Objective: to examine whether wealth gradients in the incidence of illness decline with age, and, if so, whether this decline is explained by differential mortality.

Methods: the study included participants in the first two waves of the English Longitudinal Study of Ageing (ELSA), a large national longitudinal study of the population aged 50+ in England, who reported good health, no functional impairment, or no heart disease at baseline. Wealth inequalities in onset of illness over 2 years were examined across age groups, with and without the inclusion of mortality. Outcome measures were functional impairment, heart disease, self-reported health, and all-cause mortality (in conjunction with self-reported health and disability) or circulatory-related mortality (in relation to heart disease).
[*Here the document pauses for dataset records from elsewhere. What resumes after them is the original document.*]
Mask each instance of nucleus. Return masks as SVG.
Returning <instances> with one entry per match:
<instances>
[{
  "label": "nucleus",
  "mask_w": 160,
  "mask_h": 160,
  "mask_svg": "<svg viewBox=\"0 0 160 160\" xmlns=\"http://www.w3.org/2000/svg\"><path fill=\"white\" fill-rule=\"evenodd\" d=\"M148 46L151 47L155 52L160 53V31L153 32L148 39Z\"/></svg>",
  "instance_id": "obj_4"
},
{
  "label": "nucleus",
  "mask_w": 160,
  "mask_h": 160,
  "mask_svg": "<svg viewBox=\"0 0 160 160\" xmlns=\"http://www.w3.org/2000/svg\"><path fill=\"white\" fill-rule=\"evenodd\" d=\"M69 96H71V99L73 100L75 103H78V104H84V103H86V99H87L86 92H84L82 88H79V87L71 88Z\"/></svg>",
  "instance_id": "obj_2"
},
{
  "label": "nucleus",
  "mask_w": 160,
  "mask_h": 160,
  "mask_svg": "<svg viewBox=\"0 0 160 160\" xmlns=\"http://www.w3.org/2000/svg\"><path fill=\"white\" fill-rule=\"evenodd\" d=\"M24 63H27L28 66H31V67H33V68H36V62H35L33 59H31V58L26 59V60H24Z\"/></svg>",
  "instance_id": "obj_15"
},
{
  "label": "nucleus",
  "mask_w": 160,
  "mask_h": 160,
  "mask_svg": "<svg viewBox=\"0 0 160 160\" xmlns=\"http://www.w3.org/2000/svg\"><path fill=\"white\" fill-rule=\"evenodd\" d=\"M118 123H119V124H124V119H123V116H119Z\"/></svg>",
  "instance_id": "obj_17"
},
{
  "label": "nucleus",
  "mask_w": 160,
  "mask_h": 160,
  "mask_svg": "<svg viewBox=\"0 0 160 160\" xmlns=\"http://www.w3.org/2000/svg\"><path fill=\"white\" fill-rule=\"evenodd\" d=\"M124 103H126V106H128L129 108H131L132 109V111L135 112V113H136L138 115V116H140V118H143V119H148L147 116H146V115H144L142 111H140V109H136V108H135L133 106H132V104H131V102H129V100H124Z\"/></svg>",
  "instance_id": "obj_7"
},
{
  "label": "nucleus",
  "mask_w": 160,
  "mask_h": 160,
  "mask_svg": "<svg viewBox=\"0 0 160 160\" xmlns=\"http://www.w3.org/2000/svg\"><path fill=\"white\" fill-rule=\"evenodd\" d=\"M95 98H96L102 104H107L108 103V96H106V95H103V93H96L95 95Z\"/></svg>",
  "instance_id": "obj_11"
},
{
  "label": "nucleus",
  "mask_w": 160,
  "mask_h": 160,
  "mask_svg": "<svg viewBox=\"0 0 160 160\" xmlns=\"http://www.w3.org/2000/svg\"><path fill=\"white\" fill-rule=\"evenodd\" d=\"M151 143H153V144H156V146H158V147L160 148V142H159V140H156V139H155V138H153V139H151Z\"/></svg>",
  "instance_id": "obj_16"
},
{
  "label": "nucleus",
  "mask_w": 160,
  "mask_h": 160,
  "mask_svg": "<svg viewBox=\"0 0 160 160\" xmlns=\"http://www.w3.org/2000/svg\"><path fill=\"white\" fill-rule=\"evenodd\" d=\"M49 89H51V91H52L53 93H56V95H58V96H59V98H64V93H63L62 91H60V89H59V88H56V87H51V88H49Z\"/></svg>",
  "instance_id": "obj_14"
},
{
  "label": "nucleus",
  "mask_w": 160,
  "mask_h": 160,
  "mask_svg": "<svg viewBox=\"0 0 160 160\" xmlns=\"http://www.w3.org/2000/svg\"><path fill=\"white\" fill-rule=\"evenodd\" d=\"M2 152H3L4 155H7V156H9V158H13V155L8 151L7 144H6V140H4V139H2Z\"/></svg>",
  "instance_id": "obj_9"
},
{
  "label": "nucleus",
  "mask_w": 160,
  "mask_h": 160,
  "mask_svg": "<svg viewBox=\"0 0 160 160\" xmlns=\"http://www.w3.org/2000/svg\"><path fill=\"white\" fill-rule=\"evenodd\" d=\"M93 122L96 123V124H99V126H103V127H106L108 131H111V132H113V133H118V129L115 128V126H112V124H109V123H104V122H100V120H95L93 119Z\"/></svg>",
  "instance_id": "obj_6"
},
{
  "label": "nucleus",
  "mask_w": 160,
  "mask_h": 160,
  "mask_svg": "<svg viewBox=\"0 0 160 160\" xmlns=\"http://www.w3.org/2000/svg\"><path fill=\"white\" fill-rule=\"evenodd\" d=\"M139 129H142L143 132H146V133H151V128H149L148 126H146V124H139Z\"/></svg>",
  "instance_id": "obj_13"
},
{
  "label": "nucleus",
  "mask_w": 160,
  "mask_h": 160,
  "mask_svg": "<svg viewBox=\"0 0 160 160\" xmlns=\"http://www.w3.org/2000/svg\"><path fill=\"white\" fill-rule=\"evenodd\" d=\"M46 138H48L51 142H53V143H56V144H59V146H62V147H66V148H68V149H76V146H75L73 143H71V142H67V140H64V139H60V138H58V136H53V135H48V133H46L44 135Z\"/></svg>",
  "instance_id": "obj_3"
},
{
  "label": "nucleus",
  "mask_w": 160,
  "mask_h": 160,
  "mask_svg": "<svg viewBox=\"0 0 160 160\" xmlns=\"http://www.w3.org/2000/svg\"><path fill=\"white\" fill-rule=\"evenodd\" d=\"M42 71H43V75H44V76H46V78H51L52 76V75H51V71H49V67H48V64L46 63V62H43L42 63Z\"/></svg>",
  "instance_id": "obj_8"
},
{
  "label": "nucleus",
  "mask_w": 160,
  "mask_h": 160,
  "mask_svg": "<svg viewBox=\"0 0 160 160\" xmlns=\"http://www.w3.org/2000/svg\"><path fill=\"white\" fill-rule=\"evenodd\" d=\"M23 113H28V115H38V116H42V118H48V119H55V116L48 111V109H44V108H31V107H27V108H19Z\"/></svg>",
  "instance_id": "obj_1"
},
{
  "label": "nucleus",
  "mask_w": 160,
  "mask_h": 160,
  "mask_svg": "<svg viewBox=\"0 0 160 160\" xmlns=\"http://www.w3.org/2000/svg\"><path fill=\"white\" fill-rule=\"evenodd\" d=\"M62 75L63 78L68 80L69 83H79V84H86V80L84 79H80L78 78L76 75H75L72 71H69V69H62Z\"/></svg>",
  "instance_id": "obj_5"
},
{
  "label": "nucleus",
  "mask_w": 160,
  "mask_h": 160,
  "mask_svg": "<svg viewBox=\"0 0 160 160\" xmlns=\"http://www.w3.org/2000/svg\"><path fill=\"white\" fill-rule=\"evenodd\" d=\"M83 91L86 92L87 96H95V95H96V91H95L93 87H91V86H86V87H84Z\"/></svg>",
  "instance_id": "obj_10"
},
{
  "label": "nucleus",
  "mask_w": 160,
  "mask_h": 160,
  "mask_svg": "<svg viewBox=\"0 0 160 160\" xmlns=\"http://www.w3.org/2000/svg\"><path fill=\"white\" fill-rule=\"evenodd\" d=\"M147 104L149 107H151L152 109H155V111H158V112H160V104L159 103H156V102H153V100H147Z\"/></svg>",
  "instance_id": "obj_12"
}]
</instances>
Results: wealth predicted onset of functional impairment equally across age groups. For self-reported health and heart disease, wealth gradients in the onset of illness declined with age. Selective mortality contributed to this decline in the oldest age groups.

Conclusions: socioeconomic inequality in developing new health problems persist into old age for certain illnesses, particularly functional impairment, but not for heart disease. Selective mortality explains only some of the decline in health inequalities with age.

Keywords: health inequalities, ageing, selective mortality

Received 4 October 2007; accepted in revised form 31 July 2008.